EXERCISE REQUIREMENTS: Exclude the images, then return every line below exactly as written.
● ● ● ●
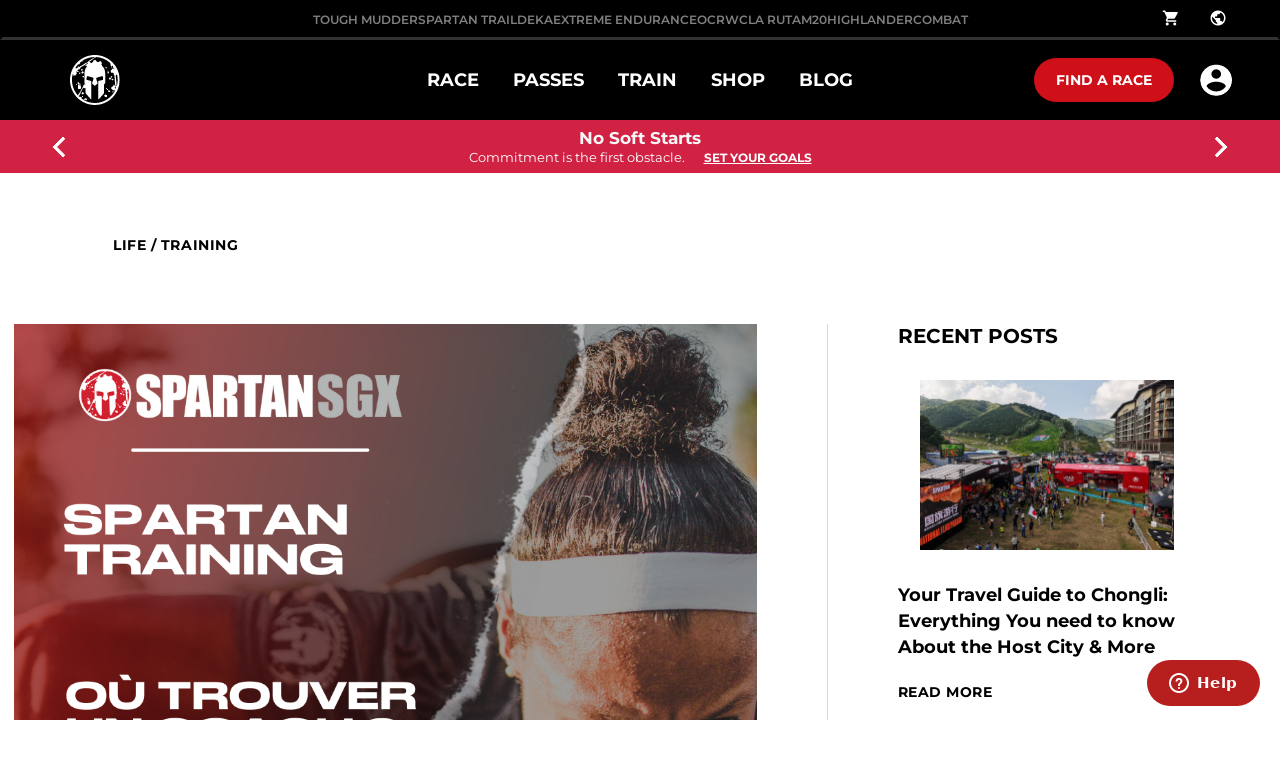

--- FILE ---
content_type: application/javascript; charset=UTF-8
request_url: https://fr.spartan.com/_nuxt/fe30039.js
body_size: 305
content:
(window.webpackJsonp=window.webpackJsonp||[]).push([[207],{3071:function(t,e,r){"use strict";r.r(e);r(43),r(79);var n={name:"SvgArrowForward",props:{width:{type:[Number,String],default:13},height:{type:[Number,String],default:20},color:{type:[String],default:"white"}}},o=r(3),component=Object(o.a)(n,function(){var t=this,e=t._self._c;return e("svg",{attrs:{width:t.width,height:t.height,viewBox:"0 0 ".concat(t.width," ").concat(t.height),fill:"none",xmlns:"http://www.w3.org/2000/svg"}},[e("path",{attrs:{d:"M10.975 20L12.75 18.225L4.525 10L12.75 1.775L10.975 0L0.975 10L10.975 20Z",stroke:t.color,fill:"white"}})])},[],!1,null,null,null);e.default=component.exports}}]);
● ● ● ●
FINISHED TASK:
--- FILE ---
content_type: application/javascript; charset=UTF-8
request_url: https://fr.spartan.com/_nuxt/fe30039.js
body_size: 305
content:
(window.webpackJsonp=window.webpackJsonp||[]).push([[207],{3071:function(t,e,r){"use strict";r.r(e);r(43),r(79);var n={name:"SvgArrowForward",props:{width:{type:[Number,String],default:13},height:{type:[Number,String],default:20},color:{type:[String],default:"white"}}},o=r(3),component=Object(o.a)(n,function(){var t=this,e=t._self._c;return e("svg",{attrs:{width:t.width,height:t.height,viewBox:"0 0 ".concat(t.width," ").concat(t.height),fill:"none",xmlns:"http://www.w3.org/2000/svg"}},[e("path",{attrs:{d:"M10.975 20L12.75 18.225L4.525 10L12.75 1.775L10.975 0L0.975 10L10.975 20Z",stroke:t.color,fill:"white"}})])},[],!1,null,null,null);e.default=component.exports}}]);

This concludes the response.